Was Marvel-Leser schon 1991 wussten, erfuhr der gemeine Kinogänger erst über zwei Dekaden später: Mit den Infinity-Steinen ist nicht zu spaßen.
Es war einer jener Momente im Kino, in denen sich eingefleischte Marvel-Connaisseure auf die Schulter klopfen und sagen konnten: "Kenne ich schon." Die Rede ist natürlich von "Avengers: Infinity War" von 2018 und der berühmten Szene mit Thanos` Fingerschnippen ("The Blip"), das sich im ersten Heft der kultigen Miniserie "The Infinity Gauntlet" nachlesen lässt. Die zentrale Inspiration für das Finale der "Phase Three" des "Marvel Cinematic Universe", 1991 in sechs Heften erschienen, findet sich komplett im vorliegenden Band der Marvel-Kollektion. Die Neuauflage des Klassikers ist ein feiner Zug von Hachette, um angesichts der in der Reihe überproportional häufig vertretenen Crossovers der 2000er und 2010er Jahre wieder einmal älteres Material zu lesen.
Durch die Geschehnisse im vorangegangenen Zweiteiler "Thanos Quest" wähnt sich Thanos im Besitz aller sechs Seelensteine, deren Bedeutung allen, die auch nur ansatzweise mit dem Marvel-Universum im Allgemeinen und Adam Warlock im Speziellen vertraut sind, klar sein sollte. Um der angebeteten Mistress Death seine nunmehr uneingeschränkte Macht zu demonstrieren, schnippt der wahnsinnige Despot mit der gesunden lila Hautfarbe mal eben die Hälfte aller Lebewesen weg – ein gigantischer und in seinen Konsequenzen bisher unübertroffener Massenmord im Marvel-Universum, der nicht ungesühnt bleiben darf.
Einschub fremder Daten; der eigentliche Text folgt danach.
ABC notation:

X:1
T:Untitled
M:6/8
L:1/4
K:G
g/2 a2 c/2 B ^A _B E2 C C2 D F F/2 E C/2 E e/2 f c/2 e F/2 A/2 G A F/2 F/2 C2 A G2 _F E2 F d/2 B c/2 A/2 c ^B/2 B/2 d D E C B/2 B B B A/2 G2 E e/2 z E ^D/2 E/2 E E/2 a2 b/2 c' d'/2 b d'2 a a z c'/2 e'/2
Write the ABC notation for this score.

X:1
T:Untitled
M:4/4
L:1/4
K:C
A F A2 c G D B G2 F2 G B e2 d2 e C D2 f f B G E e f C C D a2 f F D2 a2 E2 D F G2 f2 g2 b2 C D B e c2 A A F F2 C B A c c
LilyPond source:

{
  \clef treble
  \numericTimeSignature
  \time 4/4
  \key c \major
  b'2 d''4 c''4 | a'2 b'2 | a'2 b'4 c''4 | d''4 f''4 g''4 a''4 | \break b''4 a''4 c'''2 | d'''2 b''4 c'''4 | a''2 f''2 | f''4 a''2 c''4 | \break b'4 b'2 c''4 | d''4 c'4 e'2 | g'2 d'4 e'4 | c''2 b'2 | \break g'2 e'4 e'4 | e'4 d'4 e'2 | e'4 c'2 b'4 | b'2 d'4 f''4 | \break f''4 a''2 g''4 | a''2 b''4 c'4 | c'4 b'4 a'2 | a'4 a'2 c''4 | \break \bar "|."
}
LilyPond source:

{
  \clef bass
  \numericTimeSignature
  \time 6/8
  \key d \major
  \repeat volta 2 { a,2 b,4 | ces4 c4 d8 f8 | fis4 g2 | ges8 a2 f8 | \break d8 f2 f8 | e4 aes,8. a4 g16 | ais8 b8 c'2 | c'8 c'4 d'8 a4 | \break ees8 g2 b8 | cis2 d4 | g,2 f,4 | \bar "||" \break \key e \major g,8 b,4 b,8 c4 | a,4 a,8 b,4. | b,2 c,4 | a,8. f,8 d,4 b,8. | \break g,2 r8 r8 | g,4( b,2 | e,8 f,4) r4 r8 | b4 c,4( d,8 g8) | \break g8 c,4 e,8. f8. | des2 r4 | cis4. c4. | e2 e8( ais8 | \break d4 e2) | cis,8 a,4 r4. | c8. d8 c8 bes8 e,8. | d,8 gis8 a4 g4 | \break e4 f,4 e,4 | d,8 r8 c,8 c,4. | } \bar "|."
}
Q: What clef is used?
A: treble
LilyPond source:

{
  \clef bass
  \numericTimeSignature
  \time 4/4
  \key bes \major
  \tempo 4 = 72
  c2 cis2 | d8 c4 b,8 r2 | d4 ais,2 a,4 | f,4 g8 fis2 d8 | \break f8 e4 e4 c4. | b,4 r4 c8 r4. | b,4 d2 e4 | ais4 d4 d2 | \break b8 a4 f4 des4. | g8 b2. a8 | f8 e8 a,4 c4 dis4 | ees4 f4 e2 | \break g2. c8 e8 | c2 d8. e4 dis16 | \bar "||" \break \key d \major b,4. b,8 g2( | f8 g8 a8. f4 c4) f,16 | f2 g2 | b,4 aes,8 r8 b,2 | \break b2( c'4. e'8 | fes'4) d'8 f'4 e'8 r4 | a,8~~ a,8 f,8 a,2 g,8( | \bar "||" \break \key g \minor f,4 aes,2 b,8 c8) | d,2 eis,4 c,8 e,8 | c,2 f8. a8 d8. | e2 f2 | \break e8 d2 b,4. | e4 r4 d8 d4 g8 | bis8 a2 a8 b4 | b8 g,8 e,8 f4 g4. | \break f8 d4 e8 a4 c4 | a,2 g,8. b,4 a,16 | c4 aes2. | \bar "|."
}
Niemand Geringerer als Warlock, den selbst eine nicht friktionsfreie Geschichte mit den Seelensteinen und Thanos verbindet, schart jede Menge Helden und selbst kosmische Entitäten wie Eternity für den schier aussichtslosen Gegenangriff um sich.
Mehr Worte zur grundlegenden Prämisse braucht es nicht, Jim Starlin als Autor bürgt ohnehin für dramatische Action kosmischer Ausmaße. Auch wenn "The Infinity Gauntlet" ein paar kleinere Längen hat (das zurückgewiesene Werben von Thanos um Mistress Death), bietet die Story immer noch große Unterhaltung mit einem guten Querschnitt aller Superhelden, die im Marvel-Universum von 1991 etwas zu sagen hatten (wenngleich die kommerziell dominierende Mutantenfraktion auffallend unterrepräsentiert war). Das Artwork von Altmeister George Pérez ist wie so oft eine Augenweide, aber auch der für die letzten beiden Kapitel rekrutierte Ron Lim hat seinen Job äußerst solide erledigt. Wer die unmittelbare Fortsetzung lesen will, kann auf
Band 33 der "roten" Reihe zurückgreifen und sich ansonsten schon mal auf die beiden weiteren Epen "The Infinity War" und "The Infinity Crusade" freuen.